## Passage shown

UNITED STATES: Alliance for Global Food Security Suggests Changes in Opposition to President Obama’s Food Aid Reforms
(MissionNewswire) The Alliance for Global Food Security is opposed to current reforms proposed in President Obama’s “Food Aid Reforms” presented in the Fiscal Year 2014 Budget Proposal. Instead, the Alliance supports greater flexibility and efficiency in food aid programs that maximize benefits without jeopardizing the availability of food aid and has put forth a set of recommended changes that would achieve these purposes.
The President’s proposal would eliminate funding for Food for Peace and Food for Progress programs. Further, it would transfer $1 billion of Title II funds to the International Disaster Assistance Account for local/regional procurement, US commodity procurement and cash transfers to local populations during emergencies and transfer about $200 million to the Development Assistance Account to support a “Community Reliance and Development Fund” that would provide assistance to chronically hungry and poor communities, but would not provide food aid. Lastly, it would create a $75 million contingency fund for emergencies and provide $25 million to a maritime-related program as a partial offset for decreased use of US-flag vessels to carry food aid cargoes.

## Records shown

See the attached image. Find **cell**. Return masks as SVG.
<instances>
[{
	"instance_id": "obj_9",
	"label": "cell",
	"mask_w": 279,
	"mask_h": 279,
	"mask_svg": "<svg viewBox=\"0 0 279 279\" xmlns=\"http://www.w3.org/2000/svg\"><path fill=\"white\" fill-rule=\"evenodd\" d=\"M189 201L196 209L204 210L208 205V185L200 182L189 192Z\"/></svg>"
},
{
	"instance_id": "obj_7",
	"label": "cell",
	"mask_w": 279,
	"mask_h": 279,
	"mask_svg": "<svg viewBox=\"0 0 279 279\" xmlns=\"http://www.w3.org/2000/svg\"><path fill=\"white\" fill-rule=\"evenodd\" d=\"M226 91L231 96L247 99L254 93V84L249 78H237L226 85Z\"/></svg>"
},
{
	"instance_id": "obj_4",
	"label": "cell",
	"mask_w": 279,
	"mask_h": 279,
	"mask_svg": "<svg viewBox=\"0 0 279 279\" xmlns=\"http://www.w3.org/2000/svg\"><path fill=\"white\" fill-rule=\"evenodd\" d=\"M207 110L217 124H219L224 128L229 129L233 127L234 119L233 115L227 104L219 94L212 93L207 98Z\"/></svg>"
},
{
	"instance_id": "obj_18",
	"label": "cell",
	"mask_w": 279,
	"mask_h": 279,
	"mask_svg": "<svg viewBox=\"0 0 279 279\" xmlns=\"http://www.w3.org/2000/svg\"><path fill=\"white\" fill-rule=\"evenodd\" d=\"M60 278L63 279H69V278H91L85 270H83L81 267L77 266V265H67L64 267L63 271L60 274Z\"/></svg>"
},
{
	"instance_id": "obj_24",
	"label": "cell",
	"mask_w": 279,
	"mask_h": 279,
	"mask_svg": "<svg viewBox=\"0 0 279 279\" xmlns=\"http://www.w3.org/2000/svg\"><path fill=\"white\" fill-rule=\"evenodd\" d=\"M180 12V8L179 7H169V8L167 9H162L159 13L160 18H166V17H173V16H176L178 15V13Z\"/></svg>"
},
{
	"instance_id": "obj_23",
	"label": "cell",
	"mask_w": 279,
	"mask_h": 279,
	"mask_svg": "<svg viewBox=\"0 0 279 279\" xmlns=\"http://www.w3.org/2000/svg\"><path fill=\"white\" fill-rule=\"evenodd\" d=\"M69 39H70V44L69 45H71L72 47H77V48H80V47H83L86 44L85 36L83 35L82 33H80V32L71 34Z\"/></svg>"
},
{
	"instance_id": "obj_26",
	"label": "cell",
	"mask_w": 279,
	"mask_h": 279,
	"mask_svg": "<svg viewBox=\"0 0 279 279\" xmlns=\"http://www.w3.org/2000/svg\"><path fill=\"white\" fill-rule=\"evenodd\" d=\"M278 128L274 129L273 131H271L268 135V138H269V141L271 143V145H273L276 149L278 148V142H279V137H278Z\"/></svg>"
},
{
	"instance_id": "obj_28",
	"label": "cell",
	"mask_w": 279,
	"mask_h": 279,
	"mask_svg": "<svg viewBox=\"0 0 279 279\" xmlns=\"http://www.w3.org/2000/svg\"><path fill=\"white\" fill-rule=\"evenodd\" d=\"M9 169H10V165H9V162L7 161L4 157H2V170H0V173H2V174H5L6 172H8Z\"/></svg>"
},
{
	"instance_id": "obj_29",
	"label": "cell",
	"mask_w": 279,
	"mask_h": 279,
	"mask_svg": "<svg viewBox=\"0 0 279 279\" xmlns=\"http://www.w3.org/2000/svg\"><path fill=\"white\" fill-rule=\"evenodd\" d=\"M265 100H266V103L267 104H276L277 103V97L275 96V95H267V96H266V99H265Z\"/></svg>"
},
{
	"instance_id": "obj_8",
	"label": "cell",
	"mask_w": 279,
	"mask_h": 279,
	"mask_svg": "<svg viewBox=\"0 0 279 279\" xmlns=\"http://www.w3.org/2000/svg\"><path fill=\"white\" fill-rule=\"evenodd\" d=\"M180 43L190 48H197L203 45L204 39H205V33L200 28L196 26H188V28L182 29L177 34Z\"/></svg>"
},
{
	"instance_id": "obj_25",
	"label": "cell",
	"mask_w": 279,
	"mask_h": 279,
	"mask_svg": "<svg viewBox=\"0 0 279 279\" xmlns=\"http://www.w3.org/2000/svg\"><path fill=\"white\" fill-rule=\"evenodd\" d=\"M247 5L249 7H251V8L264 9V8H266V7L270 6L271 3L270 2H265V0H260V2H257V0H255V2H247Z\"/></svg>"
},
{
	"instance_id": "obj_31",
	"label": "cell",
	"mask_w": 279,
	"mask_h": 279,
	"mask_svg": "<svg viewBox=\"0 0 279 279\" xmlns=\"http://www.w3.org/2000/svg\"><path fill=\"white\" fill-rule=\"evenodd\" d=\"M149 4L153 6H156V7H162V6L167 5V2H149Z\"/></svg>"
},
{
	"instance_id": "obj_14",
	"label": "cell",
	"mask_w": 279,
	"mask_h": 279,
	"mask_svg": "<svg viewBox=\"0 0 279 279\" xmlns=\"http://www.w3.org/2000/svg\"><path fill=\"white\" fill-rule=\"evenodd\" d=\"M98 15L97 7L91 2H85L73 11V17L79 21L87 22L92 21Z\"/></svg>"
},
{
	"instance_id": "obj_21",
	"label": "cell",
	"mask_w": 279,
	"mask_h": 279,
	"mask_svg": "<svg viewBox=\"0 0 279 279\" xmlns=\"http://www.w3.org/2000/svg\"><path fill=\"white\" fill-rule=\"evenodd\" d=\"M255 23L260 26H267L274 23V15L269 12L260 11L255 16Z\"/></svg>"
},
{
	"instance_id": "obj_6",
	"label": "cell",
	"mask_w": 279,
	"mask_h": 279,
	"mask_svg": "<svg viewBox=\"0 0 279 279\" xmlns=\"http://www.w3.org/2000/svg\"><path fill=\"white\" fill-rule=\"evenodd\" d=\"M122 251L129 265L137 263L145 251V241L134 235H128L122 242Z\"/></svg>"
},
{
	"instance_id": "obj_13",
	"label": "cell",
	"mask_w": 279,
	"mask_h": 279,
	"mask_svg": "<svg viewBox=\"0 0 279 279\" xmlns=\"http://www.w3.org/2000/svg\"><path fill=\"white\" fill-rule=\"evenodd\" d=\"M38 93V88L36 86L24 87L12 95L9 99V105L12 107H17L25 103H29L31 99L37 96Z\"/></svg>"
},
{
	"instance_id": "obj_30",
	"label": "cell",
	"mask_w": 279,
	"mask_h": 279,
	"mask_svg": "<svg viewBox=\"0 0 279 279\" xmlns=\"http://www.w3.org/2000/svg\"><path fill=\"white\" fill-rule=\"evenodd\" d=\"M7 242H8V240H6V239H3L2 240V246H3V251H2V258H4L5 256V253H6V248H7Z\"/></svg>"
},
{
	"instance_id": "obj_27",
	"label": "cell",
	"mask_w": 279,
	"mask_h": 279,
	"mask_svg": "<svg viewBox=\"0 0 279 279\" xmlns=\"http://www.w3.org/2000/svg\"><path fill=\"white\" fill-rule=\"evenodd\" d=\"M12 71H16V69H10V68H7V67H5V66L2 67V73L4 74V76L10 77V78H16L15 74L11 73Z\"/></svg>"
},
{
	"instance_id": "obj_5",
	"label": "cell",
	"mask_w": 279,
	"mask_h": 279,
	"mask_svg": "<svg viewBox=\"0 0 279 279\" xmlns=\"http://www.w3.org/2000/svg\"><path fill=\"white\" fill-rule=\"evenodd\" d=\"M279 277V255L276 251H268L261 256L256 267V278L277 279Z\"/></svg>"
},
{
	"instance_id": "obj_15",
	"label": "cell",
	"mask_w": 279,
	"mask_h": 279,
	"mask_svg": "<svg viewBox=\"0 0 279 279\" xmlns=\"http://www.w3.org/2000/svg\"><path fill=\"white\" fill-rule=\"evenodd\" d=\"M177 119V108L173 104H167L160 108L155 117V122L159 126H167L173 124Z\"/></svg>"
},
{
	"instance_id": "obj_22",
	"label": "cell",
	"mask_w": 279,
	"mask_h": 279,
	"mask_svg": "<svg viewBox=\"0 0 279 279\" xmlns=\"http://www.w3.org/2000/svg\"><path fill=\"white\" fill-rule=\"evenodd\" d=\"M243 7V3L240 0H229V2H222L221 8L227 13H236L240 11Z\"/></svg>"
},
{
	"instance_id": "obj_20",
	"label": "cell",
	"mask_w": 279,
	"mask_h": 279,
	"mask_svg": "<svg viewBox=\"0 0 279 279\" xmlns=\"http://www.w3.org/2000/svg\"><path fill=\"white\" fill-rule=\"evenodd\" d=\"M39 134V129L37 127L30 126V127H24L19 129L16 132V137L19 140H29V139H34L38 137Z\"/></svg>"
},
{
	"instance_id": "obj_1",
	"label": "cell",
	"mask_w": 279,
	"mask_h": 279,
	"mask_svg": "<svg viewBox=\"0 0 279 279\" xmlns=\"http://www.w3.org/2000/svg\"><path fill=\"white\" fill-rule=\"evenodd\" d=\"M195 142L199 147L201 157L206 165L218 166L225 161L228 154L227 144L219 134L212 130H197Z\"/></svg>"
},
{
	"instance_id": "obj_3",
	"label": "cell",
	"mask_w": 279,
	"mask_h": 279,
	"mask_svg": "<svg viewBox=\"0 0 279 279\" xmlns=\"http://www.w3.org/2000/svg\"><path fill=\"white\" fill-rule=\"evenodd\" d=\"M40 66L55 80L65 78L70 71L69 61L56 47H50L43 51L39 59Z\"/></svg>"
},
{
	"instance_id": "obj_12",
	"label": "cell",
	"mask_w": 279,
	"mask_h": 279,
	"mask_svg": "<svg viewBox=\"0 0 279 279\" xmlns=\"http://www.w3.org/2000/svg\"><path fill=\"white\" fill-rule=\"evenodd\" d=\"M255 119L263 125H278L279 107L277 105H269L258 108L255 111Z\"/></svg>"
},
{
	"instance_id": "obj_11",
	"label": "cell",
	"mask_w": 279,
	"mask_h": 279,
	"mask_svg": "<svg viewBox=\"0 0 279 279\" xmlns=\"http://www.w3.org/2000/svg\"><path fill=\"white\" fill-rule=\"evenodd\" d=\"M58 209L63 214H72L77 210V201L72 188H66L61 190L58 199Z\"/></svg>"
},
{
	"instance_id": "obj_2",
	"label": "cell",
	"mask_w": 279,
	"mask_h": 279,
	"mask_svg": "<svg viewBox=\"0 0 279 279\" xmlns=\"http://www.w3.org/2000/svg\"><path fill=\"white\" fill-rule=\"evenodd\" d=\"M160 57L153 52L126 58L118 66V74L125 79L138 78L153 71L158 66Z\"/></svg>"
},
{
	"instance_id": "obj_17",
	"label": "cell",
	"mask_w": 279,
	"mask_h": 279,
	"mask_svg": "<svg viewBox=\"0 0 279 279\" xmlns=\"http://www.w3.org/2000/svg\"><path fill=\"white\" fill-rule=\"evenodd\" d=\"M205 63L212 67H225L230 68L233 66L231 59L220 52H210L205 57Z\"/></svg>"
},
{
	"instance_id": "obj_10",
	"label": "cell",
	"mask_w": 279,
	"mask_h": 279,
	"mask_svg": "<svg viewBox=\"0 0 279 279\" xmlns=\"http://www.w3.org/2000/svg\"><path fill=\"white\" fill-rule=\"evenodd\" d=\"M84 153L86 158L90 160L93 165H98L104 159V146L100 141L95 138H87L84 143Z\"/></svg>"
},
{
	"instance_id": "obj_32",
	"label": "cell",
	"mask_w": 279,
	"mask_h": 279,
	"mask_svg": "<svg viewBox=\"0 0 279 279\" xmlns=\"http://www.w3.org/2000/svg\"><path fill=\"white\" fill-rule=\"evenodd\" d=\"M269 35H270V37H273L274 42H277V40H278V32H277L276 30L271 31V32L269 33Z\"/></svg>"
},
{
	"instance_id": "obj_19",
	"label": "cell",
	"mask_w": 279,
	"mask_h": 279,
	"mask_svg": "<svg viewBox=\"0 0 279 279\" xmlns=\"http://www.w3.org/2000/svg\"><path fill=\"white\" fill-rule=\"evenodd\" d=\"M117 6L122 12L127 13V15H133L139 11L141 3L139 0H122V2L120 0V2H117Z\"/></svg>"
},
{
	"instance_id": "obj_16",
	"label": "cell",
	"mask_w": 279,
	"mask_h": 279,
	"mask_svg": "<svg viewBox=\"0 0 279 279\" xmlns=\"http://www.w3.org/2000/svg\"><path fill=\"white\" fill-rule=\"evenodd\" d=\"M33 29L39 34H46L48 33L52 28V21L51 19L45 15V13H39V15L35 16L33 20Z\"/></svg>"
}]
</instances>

## Tasks
a. Answer these questions from the food aid article, one line each:
(i) In which budget proposal were the "Food Aid Reforms" presented?
(ii) Funding for which two programs would the President's proposal eliminate?
(iii) How large a contingency fund for emergencies would the proposal create?
b. Print the part of the food aid article starting with "UNITED STATES: Alliance" and going on through "achieve these purposes.", copying it word for word.

## Answers for this exercise
a.
(i) The Fiscal Year 2014 Budget Proposal.
(ii) Food for Peace and Food for Progress.
(iii) $75 million.

b.
UNITED STATES: Alliance for Global Food Security Suggests Changes in Opposition to President Obama’s Food Aid Reforms
(MissionNewswire) The Alliance for Global Food Security is opposed to current reforms proposed in President Obama’s “Food Aid Reforms” presented in the Fiscal Year 2014 Budget Proposal. Instead, the Alliance supports greater flexibility and efficiency in food aid programs that maximize benefits without jeopardizing the availability of food aid and has put forth a set of recommended changes that would achieve these purposes.